## [Set task]
Render each line of the entries below as one string in a JSON list, omitting blank lines and leaving out the pictures.

## [Recorded information]
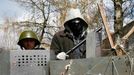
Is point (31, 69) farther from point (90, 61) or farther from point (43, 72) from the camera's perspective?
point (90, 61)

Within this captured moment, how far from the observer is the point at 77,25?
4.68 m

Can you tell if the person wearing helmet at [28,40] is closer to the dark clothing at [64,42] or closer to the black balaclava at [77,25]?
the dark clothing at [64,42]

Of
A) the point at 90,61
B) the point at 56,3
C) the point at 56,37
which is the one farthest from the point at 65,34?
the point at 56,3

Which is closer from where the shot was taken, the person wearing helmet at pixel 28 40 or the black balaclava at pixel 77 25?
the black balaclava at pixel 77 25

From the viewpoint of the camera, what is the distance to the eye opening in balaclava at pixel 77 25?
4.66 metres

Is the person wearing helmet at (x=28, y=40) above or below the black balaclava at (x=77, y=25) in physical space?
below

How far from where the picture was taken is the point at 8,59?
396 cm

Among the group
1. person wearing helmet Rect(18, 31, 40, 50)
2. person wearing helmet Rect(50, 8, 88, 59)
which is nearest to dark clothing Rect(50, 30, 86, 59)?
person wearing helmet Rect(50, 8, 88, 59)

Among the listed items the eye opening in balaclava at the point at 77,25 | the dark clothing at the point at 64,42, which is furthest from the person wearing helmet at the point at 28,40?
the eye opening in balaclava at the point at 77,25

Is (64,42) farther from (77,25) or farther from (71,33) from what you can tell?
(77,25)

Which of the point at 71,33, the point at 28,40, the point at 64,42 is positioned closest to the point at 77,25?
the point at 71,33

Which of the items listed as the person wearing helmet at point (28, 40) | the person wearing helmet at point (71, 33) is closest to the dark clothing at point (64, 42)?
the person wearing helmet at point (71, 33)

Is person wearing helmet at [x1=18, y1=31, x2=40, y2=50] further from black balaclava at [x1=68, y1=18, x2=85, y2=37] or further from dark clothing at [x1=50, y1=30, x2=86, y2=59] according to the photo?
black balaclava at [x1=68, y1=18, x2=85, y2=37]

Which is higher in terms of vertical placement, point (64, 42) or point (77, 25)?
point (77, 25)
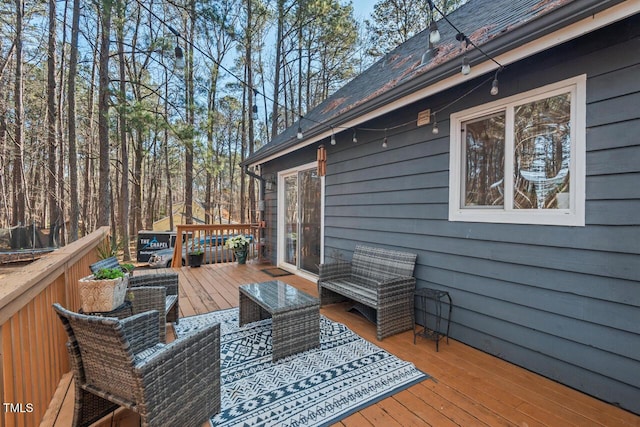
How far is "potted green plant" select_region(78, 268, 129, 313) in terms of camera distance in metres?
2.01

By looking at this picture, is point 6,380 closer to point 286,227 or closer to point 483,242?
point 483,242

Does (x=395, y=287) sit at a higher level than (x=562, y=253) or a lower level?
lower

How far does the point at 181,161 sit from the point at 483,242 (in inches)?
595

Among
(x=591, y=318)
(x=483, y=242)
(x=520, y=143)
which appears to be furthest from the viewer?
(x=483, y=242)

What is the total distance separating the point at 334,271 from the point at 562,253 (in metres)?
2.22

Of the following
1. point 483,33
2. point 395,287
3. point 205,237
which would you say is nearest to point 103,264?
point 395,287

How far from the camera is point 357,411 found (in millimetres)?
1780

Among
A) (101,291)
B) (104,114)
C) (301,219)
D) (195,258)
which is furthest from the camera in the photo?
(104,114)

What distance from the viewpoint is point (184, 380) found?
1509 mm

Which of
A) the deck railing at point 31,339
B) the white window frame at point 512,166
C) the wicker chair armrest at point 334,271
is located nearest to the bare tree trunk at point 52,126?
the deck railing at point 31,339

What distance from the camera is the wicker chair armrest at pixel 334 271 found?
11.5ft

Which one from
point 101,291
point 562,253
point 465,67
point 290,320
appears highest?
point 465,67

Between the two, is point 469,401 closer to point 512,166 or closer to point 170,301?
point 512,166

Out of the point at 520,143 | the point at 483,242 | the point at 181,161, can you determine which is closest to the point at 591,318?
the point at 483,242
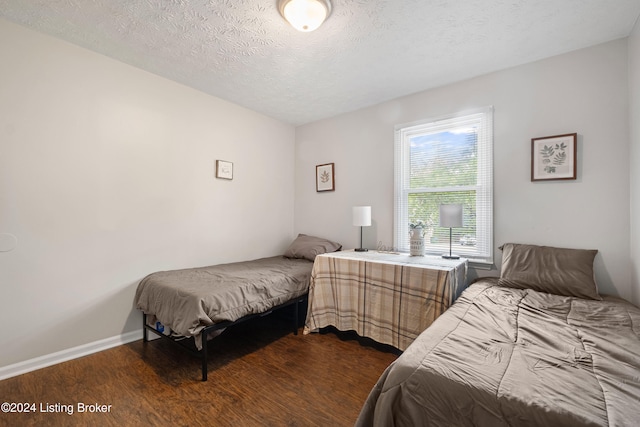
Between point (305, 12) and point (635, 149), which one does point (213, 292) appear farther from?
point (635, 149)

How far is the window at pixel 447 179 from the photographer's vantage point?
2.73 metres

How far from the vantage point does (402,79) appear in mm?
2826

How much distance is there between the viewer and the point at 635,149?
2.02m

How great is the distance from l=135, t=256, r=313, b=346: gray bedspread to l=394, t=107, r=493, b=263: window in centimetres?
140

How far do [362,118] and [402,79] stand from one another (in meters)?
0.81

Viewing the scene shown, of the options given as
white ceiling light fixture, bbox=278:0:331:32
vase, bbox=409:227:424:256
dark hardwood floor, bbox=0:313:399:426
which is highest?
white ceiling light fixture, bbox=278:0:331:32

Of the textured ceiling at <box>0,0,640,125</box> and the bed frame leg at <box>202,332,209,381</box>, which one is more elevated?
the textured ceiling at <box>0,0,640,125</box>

## [Output]
[
  "Is point (31, 69) farther from point (90, 61) or farther from point (43, 72) from the camera's perspective?",
  "point (90, 61)",
  "Within this captured moment, how far from the observer is the point at 77,25?",
  "4.68 m",
  "Can you tell if the person wearing helmet at [28,40] is closer to the dark clothing at [64,42] or closer to the black balaclava at [77,25]?",
  "the dark clothing at [64,42]",
  "Of",
  "A) the point at 90,61",
  "B) the point at 56,3",
  "C) the point at 56,37",
  "which is the one farthest from the point at 65,34?",
  "the point at 56,3",
  "Which is closer from where the shot was taken, the person wearing helmet at pixel 28 40 or the black balaclava at pixel 77 25?",
  "the black balaclava at pixel 77 25",
  "From the viewpoint of the camera, what is the distance to the eye opening in balaclava at pixel 77 25?",
  "4.66 metres",
  "Is the person wearing helmet at (x=28, y=40) above or below the black balaclava at (x=77, y=25) in physical space?",
  "below",
  "How far from where the picture was taken is the point at 8,59?",
  "396 cm",
  "Among the group",
  "1. person wearing helmet Rect(18, 31, 40, 50)",
  "2. person wearing helmet Rect(50, 8, 88, 59)",
  "which is nearest to dark clothing Rect(50, 30, 86, 59)?",
  "person wearing helmet Rect(50, 8, 88, 59)",
  "Among the listed items the eye opening in balaclava at the point at 77,25 | the dark clothing at the point at 64,42, which is furthest from the person wearing helmet at the point at 28,40?",
  "the eye opening in balaclava at the point at 77,25",
  "Is (64,42) farther from (77,25) or farther from (71,33) from what you can tell?",
  "(77,25)",
  "Which of the point at 71,33, the point at 28,40, the point at 64,42 is positioned closest to the point at 77,25?",
  "the point at 71,33",
  "Which of the items listed as the person wearing helmet at point (28, 40) | the person wearing helmet at point (71, 33) is closest to the dark clothing at point (64, 42)?",
  "the person wearing helmet at point (71, 33)",
  "Is person wearing helmet at [x1=18, y1=31, x2=40, y2=50] further from black balaclava at [x1=68, y1=18, x2=85, y2=37] or further from dark clothing at [x1=50, y1=30, x2=86, y2=59] according to the photo?",
  "black balaclava at [x1=68, y1=18, x2=85, y2=37]",
  "Which is higher in terms of vertical placement, point (64, 42) or point (77, 25)?",
  "point (77, 25)",
  "How far is \"potted green plant\" select_region(78, 268, 129, 313) in terms of camera distance in metres?",
  "2.01",
  "By looking at this picture, is point 6,380 closer to point 286,227 or closer to point 483,242?",
  "point 483,242",
  "Does (x=395, y=287) sit at a higher level than (x=562, y=253) or a lower level?",
  "lower",
  "How far does the point at 181,161 sit from the point at 483,242 (in inches)?",
  "595",
  "Among",
  "(x=591, y=318)",
  "(x=483, y=242)",
  "(x=520, y=143)",
  "which appears to be furthest from the viewer?",
  "(x=483, y=242)",
  "What is the total distance separating the point at 334,271 from the point at 562,253 (in metres)?",
  "2.22",
  "Of the following",
  "1. point 483,33",
  "2. point 395,287",
  "3. point 205,237",
  "which would you say is nearest to point 103,264?",
  "point 395,287",
  "How far from the camera is point 357,411 found (in millimetres)?",
  "1780",
  "Among",
  "A) (101,291)",
  "B) (104,114)",
  "C) (301,219)",
  "D) (195,258)",
  "which is furthest from the camera in the photo?",
  "(104,114)",
  "What distance from the viewpoint is point (184, 380) found?",
  "1509 mm",
  "Which of",
  "A) the deck railing at point 31,339",
  "B) the white window frame at point 512,166",
  "C) the wicker chair armrest at point 334,271",
  "is located nearest to the bare tree trunk at point 52,126?",
  "the deck railing at point 31,339",
  "What distance from the camera is the wicker chair armrest at pixel 334 271 found?",
  "11.5ft",
  "Which one from",
  "point 101,291",
  "point 562,253",
  "point 465,67",
  "point 290,320",
  "appears highest?",
  "point 465,67",
  "Between the two, is point 469,401 closer to point 512,166 or closer to point 170,301?",
  "point 512,166",
  "Out of the point at 520,143 | the point at 483,242 | the point at 181,161, can you determine which is closest to the point at 591,318?",
  "the point at 483,242",
  "Between point (305, 12) and point (635, 149), which one does point (213, 292) appear farther from?",
  "point (635, 149)",
  "How far is the window at pixel 447 179 from the photographer's vantage point?",
  "2.73 metres",
  "How far from the vantage point does (402,79) appear in mm?",
  "2826",
  "How much distance is there between the viewer and the point at 635,149?",
  "2.02m",
  "How great is the distance from l=135, t=256, r=313, b=346: gray bedspread to l=394, t=107, r=493, b=263: window in centimetres?",
  "140",
  "How far do [362,118] and [402,79] stand from one another (in meters)?",
  "0.81",
  "Viewing the scene shown, of the options given as",
  "white ceiling light fixture, bbox=278:0:331:32",
  "vase, bbox=409:227:424:256",
  "dark hardwood floor, bbox=0:313:399:426",
  "which is highest?",
  "white ceiling light fixture, bbox=278:0:331:32",
  "Of the textured ceiling at <box>0,0,640,125</box> and the bed frame leg at <box>202,332,209,381</box>, which one is more elevated?",
  "the textured ceiling at <box>0,0,640,125</box>"
]